Doktorlar, bir çeyrek saatte bitirmeye gayret etmemi söylediler. Tıraş olmuş, üzerine rabunu giymiş, yorganı dizlerine kadar çekmişti. Adeta resmi bir vazife görmeye hazırlanmıştı. Beni ışık yüzüme aksedecek şekilde oturttu. Nutkun muhtevasını hulasa şeklinde arzediyordum. Tamamlayınca:
"Nutuk işte bu Atatürk... Mesajı da zaten okumuştuk!.."
Gülümsedi:
"Nutkun hülasasını anlattın. Tam metnini okuyacak mısın?" dedi.

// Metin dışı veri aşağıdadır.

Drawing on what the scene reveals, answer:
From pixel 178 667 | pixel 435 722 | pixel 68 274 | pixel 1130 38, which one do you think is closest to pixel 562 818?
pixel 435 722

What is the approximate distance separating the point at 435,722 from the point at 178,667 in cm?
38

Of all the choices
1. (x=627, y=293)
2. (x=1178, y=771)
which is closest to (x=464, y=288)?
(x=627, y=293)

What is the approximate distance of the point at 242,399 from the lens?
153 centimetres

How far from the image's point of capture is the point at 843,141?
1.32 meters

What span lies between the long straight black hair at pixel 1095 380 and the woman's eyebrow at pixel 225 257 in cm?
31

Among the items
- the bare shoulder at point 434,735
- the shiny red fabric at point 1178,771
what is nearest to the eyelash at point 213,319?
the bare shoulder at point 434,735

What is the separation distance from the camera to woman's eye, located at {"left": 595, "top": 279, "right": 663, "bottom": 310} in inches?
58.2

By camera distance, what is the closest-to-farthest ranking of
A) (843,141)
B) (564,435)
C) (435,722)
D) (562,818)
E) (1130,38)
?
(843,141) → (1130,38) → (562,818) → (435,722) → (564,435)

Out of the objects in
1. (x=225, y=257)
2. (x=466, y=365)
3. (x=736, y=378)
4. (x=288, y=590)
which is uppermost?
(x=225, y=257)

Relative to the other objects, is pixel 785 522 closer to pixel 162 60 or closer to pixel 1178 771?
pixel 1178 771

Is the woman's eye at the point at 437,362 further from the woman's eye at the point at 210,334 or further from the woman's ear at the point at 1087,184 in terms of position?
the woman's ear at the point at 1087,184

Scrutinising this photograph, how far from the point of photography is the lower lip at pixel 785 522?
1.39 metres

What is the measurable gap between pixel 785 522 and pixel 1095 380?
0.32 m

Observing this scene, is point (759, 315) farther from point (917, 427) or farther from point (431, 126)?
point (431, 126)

Ben, zaman kazanmak için özetlemiştim, üstelik o zamanı da kaybetmiş oluyordum.
Dimağı mükemmel işliyordu, en sağlıklı bir insanın dikkati içinde dinliyor, bazı cümleleri tekrar ettiriyor, kelimelerden daha kuvvetli bulduklarını ekletiyor veya çıkartıyordu.
Nutuklarında başlangıca ve final tabir ettiği son cümleye çok dikkat ederdi. Kendisini daha çok meşgul etmemek için:
"Müsaade ederseniz finali hazırlayıp getireyim..." dedim.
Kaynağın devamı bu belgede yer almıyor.